Exercise details> Write the lines below out exactly, dropping each picture.

Short text fragments from websites
--
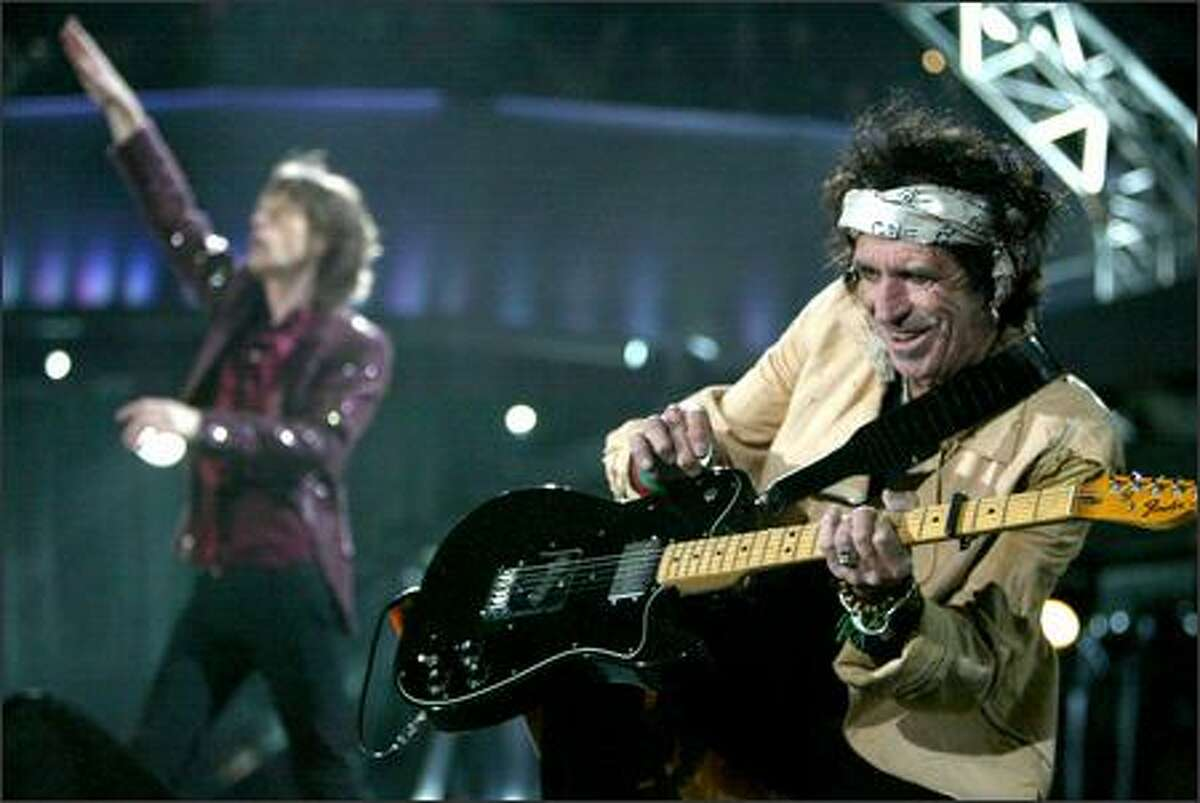 Rolling Stones guitarist Keith Richards (right) appears to be enjoying the opening moments of Tuesday night's show at Qwest Field while lead singer Mick Jagger pumps up the house.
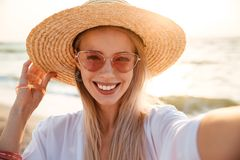 Lovely young girl in summer hat. And swimwear spending time at the beach, taking a selfie Royalty Free Stock Images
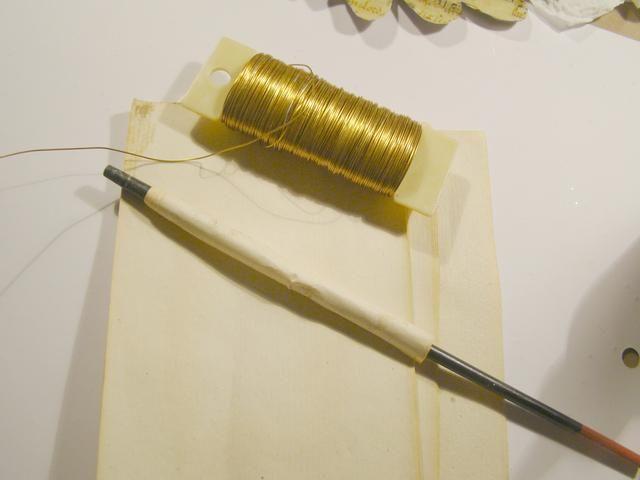 Tome un pequeño pedazo de papel (que tenía un poco de papel viejo libro) enrollarla alrededor del mango de un pincel, lápiz, etc. Corte un pedazo de alambre de metal y se envuelve alrededor de su papel enrollado.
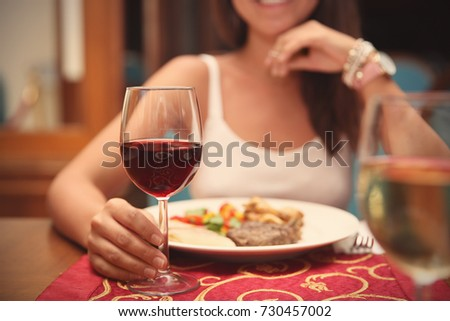 Woman drinking red wine in restaurant #730457002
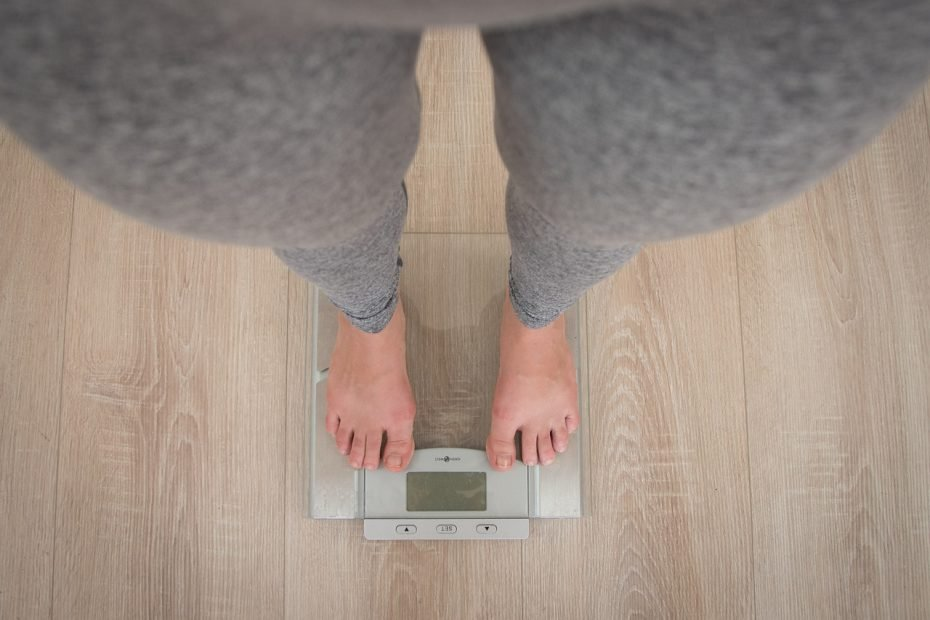 A lady standing on a set of scales.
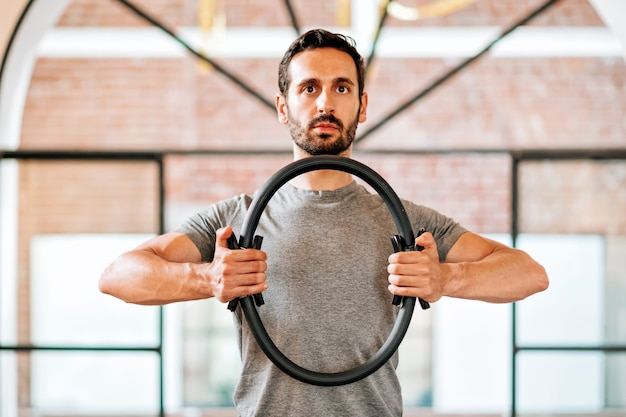 필라테스 매직 서클 또는 링을 사용하여 근육을 강화하고 체육관에서 자세를 가까운 상체 보기에서 정렬하기 위해 운동하는 남자에게 적합합니다.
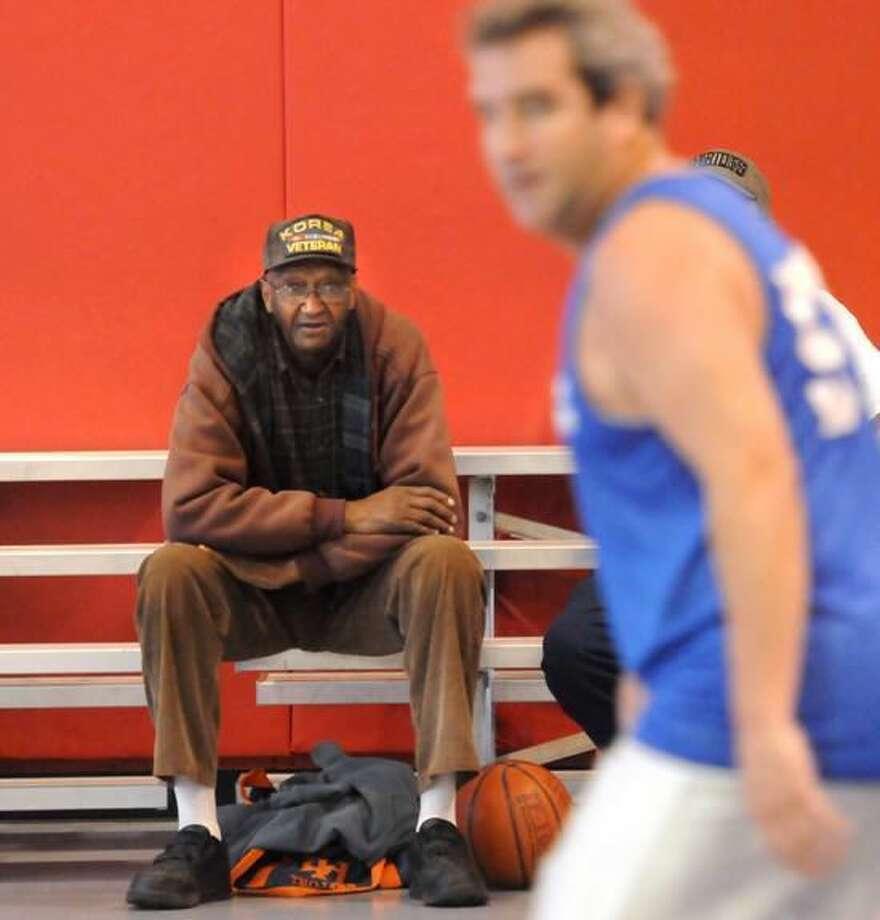 North Haven's Bill Yopp watches his team from the bleachers. Mara Lavitt/New Haven Register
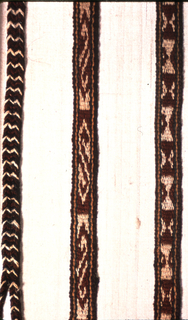 """Long narrow wool band with series of """"S"""" repeats, series of angular scroll repeats, and series of rectangular repeats made up of triangles, in dark green, red, white; framed top and bottom with green, yellow, brown guard stripes.  Warps at each end plaited in two strips which merge into single thicker plait after 1""""; separate again 1"""" from end and terminate in 4"""" fringe; chevron striped in plaited area from different warp colors."""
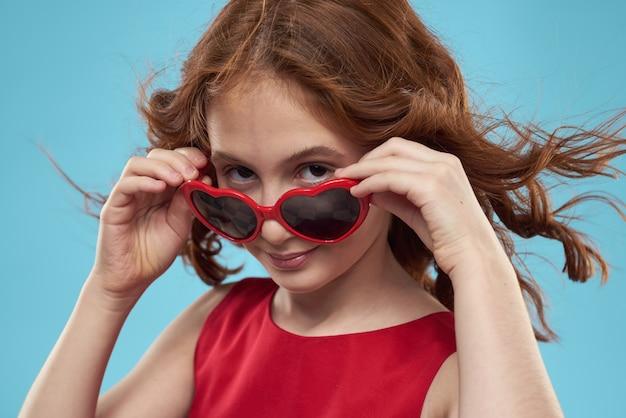 ハートの赤いドレス巻き毛の形でサングラスをかけた少女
--
Answer space>
 Rolling Stones guitarist Keith Richards (right) appears to be enjoying the opening moments of Tuesday night's show at Qwest Field while lead singer Mick Jagger pumps up the house.
 Lovely young girl in summer hat. And swimwear spending time at the beach, taking a selfie Royalty Free Stock Images
 Tome un pequeño pedazo de papel (que tenía un poco de papel viejo libro) enrollarla alrededor del mango de un pincel, lápiz, etc. Corte un pedazo de alambre de metal y se envuelve alrededor de su papel enrollado.
 Woman drinking red wine in restaurant #730457002
 A lady standing on a set of scales.
 필라테스 매직 서클 또는 링을 사용하여 근육을 강화하고 체육관에서 자세를 가까운 상체 보기에서 정렬하기 위해 운동하는 남자에게 적합합니다.
 North Haven's Bill Yopp watches his team from the bleachers. Mara Lavitt/New Haven Register
 """Long narrow wool band with series of """"S"""" repeats, series of angular scroll repeats, and series of rectangular repeats made up of triangles, in dark green, red, white; framed top and bottom with green, yellow, brown guard stripes.  Warps at each end plaited in two strips which merge into single thicker plait after 1""""; separate again 1"""" from end and terminate in 4"""" fringe; chevron striped in plaited area from different warp colors."""
 ハートの赤いドレス巻き毛の形でサングラスをかけた少女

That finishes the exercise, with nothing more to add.